First: I do not understand what “we can use the fact that it is abelian in order to have a subgroup” means. Do you mean, to prove that $\mathrm{Hom}(G,H)$ is a subgroup, or to just talk about subgroups? If the latter, that makes no sense to me. As soon as you have a group, you can have subgroups.
That said...
You may want to review any section in which they provide examples of groups, because the following is a common construction: if you have a group $G$, and a set $X$, then the set $$G^X = \{f\colon X\to G\mid f\text{ is a function}\}$$ is a group under pointwise product, $(fg)(x) = f(x)g(x)$. This holds for any group $G$ and any set $X$ (you don’t even need $G$ to be abelian, let alone cyclic). It is, in fact, a special case of the direct product with coordinate-wise multiplication, as it corresponds to the direct product of $|X|$ copies of $G$, using $X$ as the index set. It is possible that your source or your lecturer already established this as the standard interpretation of the group $G^X$ whenever $G$ is a group and $X$ is a set. This includes the instance of $H^G$, by looking at $H$ as a group and $G$ as a set. So you should review your notes to see if this has already been discussed earlier.

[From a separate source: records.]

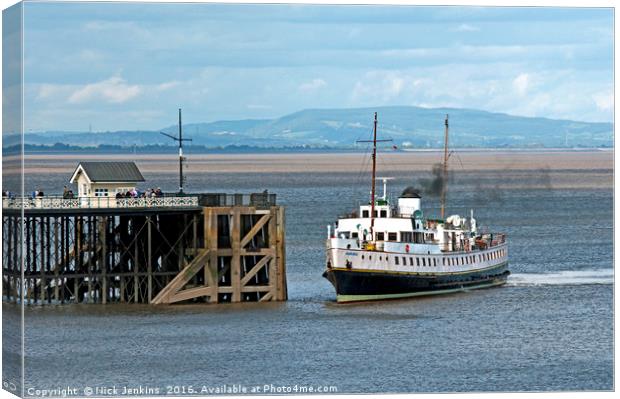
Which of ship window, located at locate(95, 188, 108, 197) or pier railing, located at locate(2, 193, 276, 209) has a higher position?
ship window, located at locate(95, 188, 108, 197)

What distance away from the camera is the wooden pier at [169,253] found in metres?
64.8

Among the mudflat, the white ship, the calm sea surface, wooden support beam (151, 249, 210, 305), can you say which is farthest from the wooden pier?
the mudflat

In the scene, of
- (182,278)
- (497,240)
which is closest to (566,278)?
(497,240)

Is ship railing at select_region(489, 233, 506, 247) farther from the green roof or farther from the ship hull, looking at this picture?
the green roof

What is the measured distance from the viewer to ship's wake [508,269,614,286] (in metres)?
72.9

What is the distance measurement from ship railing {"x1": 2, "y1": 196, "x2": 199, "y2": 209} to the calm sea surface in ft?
10.4

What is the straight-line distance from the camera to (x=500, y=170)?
160 metres

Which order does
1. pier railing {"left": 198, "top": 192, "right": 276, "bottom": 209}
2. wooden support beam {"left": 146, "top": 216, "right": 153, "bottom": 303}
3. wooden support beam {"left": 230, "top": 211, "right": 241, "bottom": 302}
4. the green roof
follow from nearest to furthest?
the green roof → wooden support beam {"left": 146, "top": 216, "right": 153, "bottom": 303} → wooden support beam {"left": 230, "top": 211, "right": 241, "bottom": 302} → pier railing {"left": 198, "top": 192, "right": 276, "bottom": 209}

While there are “other choices”, none are particularly natural. This is a standard construction; just like if somebody told you “take the group $\mathbb{Z}$”, you are expected to know we mean the group under the operation of the usual integer addition, even though you can give it all sorts of other group structures by using transport of structure, it is unreasonable (almost perverse) to expect people to understand that “the group $\mathbb{Z}$” might refer to one of these many other group structures.
Now, because $\mathrm{Hom}(G,H)$ is certainly a subset of $H^G$, we can ask whether it is a subgroup of $H^G$. It is here that you would use the fact that $H$ is abelian, because otherwise the pointwise product need not make the resulting function a homomorphis. Specifically, if $f$ and $g$ are homomorphisms, you would need $$(fg)(xy) = f(xy)g(xy) = f(x)f(y)g(x)g(y)$$ to be equal to $$\Bigl((fg)(x)\Bigr)\Bigl((fg)(y)\Bigr) = f(x)g(x)f(y)g(y).$$ The equality is equivalent to having $f(y)g(x) = g(x)f(y)$ for all $f,g\in\mathrm{Hom}(G,H)$ and all $x,y\in G$.

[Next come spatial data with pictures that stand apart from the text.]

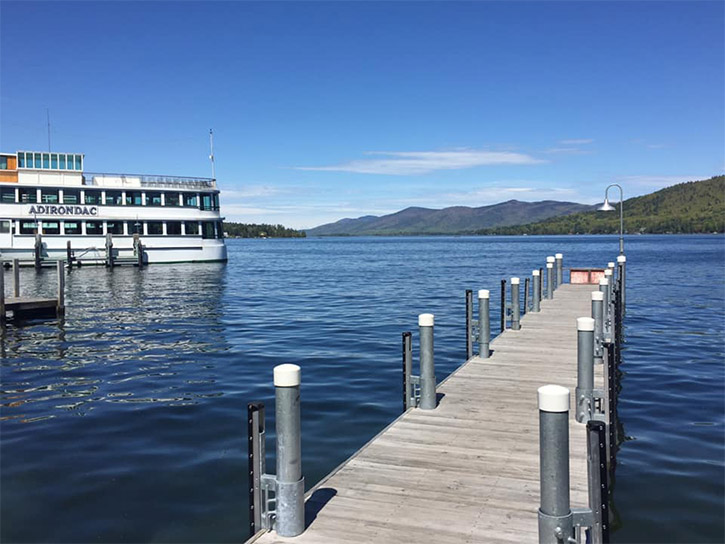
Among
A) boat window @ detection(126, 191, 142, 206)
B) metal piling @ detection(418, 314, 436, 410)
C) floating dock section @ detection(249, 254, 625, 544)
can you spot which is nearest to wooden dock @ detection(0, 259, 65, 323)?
metal piling @ detection(418, 314, 436, 410)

This will certainly hold if $H$ is abelian; though it may hold in other situations by happenstance (for example, if every homomorphic image of $G$ in $H$ commute with one another. For an extreme example, $\mathrm{Hom}(A_6,A_5)$ is trivial, because the only morphism from $A_6$ to $A_5$ is the trivial homomorphism, so here $\mathrm{Hom}(A_6,A_5)$ is a subgroup of $(A_5)^{A_6}$, even though $A_5$ is not abelian).
As to your final question: since there is no other natural structure to give $H^G$, there is no condition you can give.